- **Source text**:
╔══

Wednesday, October 14, 2015

I Should Be Sleeping Right Now, BUT...

Welp, here I am posting again on a school night. I should have been in bed a half-hour ago, but my spirit is vexed right now to say the least. I found out from my oldest half-sister that our uncle had an aneurysm Saturday and is in the hospital unresponsive. Our auntie had knee surgery and is in a rehab facility. The thing is I'd been promising both of them I'd call/visit since the summer. Follow-through isn't one of my strong points though, and that fact is beginning to take increasingly large bites of  my arse. I mean, suppose my uncle diea not knowing how much I loved him???? All I can do is take these situations to Jesus, and if you know the words of prayer please send up a few for my fam.

On top of THAT, I am really feeling the burn from being single right now. I've always been the victim of unrequited real life crushes, and even worse, celebrity crushes. It's the celebrity crush that's working on me right now. I have had too many famous "husbands in my head", lost so much time Google imaging them...Thoughts of this guy make me feel good, and our sex (in my head) is AWESOME.  Smh. When DOES one outgrow this? Oh, I know. WHEN THE LORD SEES FIT TO SEND A WORTHY PARTNER INTO ONE'S LIFE. Guess who's still waiting? THIS CHICK.

╚══

According to the blog post, what happened to the writer's uncle on Saturday? The items that follow are not needed for this task.

- **Available data**:

╔══

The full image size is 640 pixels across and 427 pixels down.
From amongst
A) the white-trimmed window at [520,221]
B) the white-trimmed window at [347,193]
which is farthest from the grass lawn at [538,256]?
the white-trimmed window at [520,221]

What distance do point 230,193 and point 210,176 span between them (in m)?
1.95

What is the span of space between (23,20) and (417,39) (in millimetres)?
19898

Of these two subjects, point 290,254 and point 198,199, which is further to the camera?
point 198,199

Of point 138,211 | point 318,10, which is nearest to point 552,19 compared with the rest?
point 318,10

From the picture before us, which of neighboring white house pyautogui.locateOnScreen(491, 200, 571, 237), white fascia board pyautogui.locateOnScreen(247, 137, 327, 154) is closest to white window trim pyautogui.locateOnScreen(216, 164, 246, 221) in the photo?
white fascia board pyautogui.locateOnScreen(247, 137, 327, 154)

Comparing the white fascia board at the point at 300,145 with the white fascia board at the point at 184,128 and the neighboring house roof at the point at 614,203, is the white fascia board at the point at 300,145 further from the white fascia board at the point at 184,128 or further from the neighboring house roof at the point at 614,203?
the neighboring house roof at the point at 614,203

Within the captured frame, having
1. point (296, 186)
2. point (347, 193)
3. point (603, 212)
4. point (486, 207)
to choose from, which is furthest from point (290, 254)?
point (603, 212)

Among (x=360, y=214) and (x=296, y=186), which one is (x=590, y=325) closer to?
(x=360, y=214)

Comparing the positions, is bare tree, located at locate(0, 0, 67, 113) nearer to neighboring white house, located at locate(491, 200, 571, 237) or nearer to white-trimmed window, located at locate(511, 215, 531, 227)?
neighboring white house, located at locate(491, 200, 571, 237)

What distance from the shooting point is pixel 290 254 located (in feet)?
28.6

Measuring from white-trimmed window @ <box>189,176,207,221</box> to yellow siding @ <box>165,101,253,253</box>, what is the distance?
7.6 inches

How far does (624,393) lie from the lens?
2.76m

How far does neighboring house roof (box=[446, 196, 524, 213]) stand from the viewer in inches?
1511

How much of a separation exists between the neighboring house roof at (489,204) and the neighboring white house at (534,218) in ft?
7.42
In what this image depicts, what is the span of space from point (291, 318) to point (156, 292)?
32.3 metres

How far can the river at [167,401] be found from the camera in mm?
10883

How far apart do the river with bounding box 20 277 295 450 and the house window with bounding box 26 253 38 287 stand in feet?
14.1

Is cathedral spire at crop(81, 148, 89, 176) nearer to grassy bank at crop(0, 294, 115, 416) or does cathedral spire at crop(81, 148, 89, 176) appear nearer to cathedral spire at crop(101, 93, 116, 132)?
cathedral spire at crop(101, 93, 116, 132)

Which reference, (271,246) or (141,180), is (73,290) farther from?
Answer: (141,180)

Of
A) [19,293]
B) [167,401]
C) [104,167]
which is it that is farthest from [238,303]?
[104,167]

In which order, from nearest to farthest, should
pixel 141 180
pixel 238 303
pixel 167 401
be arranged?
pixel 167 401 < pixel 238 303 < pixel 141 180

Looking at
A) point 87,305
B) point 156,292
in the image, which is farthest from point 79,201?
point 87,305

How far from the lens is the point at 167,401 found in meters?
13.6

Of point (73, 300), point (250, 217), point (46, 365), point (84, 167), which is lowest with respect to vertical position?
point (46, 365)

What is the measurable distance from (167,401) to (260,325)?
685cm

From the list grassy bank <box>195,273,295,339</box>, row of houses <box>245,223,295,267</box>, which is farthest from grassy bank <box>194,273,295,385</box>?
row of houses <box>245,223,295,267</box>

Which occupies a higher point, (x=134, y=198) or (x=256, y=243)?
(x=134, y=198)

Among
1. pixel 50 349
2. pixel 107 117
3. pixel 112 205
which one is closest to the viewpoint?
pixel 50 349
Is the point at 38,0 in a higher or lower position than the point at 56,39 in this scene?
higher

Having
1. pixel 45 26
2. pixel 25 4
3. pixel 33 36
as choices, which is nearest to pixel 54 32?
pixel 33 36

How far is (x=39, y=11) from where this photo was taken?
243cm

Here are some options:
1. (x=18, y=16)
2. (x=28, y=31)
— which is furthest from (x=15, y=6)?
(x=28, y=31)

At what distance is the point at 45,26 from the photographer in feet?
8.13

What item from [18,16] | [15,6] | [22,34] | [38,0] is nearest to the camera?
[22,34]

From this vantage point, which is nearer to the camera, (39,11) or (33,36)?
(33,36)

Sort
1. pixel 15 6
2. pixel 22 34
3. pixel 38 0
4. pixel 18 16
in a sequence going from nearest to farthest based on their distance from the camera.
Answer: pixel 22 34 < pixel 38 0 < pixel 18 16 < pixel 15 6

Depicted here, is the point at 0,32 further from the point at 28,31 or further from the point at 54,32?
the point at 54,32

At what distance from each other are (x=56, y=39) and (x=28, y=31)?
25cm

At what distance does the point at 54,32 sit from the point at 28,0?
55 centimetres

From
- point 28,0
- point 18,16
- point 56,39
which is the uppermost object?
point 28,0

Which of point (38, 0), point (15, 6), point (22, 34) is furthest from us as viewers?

╚══
╔══

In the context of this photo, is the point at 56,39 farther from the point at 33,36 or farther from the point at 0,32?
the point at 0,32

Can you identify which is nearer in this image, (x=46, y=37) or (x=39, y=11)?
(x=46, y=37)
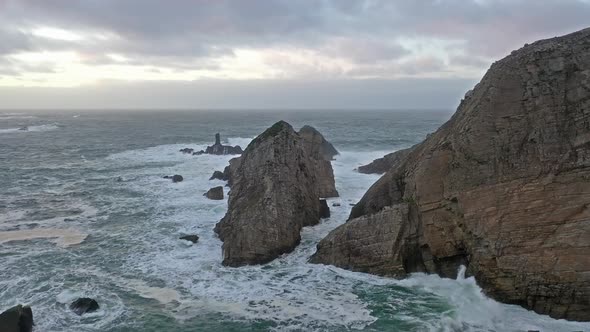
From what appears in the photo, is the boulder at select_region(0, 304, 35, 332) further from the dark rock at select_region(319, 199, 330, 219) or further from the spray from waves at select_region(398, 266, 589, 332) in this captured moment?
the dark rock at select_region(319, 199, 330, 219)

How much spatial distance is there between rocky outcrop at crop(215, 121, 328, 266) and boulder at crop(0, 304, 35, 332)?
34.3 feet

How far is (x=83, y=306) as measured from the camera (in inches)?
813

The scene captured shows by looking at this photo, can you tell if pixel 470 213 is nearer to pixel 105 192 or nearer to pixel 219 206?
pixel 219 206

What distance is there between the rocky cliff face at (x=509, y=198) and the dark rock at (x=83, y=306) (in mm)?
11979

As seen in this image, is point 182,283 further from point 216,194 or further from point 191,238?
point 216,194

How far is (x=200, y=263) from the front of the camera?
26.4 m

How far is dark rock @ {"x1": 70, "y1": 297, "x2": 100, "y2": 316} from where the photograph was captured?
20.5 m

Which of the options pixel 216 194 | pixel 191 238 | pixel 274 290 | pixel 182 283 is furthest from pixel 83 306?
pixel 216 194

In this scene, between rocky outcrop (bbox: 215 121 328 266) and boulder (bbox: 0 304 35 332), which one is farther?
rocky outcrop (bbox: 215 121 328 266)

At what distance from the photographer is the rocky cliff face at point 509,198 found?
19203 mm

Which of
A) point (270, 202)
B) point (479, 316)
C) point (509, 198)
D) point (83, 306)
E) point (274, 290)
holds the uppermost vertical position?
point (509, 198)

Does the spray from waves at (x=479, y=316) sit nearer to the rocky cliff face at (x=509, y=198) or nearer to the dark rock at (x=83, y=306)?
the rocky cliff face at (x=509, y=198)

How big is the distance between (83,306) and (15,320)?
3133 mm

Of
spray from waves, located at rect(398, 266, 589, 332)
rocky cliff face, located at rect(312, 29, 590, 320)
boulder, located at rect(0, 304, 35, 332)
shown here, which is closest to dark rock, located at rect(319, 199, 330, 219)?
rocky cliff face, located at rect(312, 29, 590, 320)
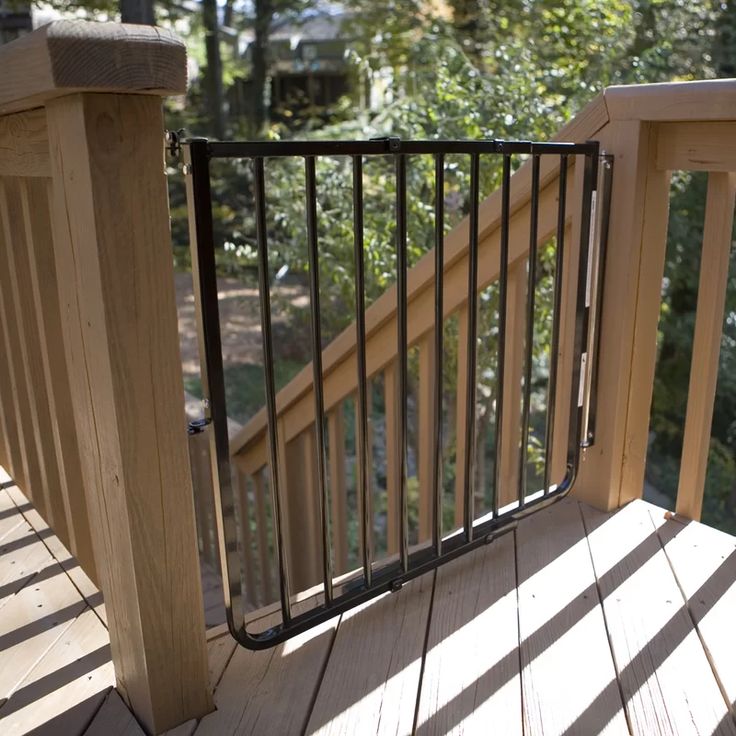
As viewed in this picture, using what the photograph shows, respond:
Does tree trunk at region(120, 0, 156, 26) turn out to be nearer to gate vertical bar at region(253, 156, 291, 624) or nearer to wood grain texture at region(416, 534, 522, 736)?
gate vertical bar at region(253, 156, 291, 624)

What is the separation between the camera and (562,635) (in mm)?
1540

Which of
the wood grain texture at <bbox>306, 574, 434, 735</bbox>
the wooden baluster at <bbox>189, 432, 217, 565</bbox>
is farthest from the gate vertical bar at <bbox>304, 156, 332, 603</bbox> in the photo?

╚══
╔══

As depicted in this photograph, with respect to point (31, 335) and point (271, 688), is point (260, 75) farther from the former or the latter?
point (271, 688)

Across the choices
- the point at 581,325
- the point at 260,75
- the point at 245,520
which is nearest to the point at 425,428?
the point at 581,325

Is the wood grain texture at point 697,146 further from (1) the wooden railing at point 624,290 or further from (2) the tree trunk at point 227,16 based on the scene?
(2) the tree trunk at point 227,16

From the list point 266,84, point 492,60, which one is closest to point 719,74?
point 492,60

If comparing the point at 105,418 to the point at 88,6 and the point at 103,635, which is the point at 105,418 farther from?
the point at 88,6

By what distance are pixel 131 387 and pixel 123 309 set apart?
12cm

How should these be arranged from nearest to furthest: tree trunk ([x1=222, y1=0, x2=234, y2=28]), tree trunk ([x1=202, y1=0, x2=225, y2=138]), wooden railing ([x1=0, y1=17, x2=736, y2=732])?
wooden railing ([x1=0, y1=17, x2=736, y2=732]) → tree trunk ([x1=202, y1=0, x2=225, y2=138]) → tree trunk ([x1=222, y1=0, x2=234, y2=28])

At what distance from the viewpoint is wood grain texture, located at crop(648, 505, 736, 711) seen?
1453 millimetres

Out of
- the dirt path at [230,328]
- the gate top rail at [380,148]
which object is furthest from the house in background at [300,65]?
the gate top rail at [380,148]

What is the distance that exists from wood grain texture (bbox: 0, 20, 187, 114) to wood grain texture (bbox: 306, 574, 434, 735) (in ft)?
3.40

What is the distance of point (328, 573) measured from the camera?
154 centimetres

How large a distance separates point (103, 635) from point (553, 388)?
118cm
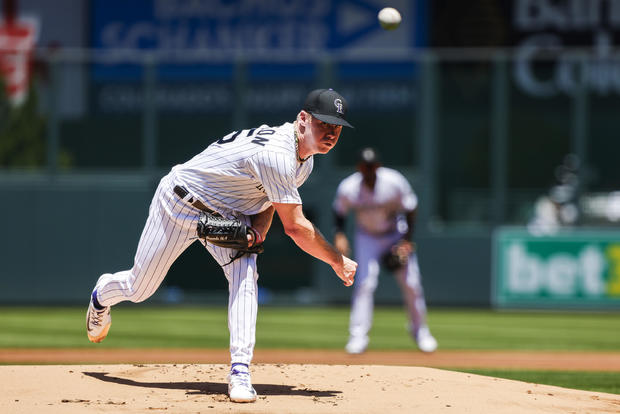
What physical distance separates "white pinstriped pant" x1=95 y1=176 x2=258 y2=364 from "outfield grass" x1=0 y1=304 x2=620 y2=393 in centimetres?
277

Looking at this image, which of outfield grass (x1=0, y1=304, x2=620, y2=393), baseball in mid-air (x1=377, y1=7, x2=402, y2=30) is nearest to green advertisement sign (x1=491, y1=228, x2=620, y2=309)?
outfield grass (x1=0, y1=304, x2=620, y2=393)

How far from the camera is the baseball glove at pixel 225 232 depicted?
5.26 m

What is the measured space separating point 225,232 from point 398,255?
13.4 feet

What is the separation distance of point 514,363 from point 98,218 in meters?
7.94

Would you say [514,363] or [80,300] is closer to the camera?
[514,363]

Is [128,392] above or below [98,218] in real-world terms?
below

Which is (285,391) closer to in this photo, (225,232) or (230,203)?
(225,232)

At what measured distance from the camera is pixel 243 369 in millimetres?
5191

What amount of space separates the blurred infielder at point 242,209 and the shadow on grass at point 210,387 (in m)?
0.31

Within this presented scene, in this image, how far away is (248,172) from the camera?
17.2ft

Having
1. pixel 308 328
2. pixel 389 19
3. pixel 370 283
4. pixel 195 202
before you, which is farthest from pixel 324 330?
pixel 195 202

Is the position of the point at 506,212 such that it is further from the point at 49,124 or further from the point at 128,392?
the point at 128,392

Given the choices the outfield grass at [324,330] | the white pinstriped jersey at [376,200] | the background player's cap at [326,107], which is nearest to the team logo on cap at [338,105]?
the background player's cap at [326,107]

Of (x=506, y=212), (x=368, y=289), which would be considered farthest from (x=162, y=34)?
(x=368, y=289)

╚══

- **Finished exercise**: He had an aneurysm and is in the hospital unresponsive.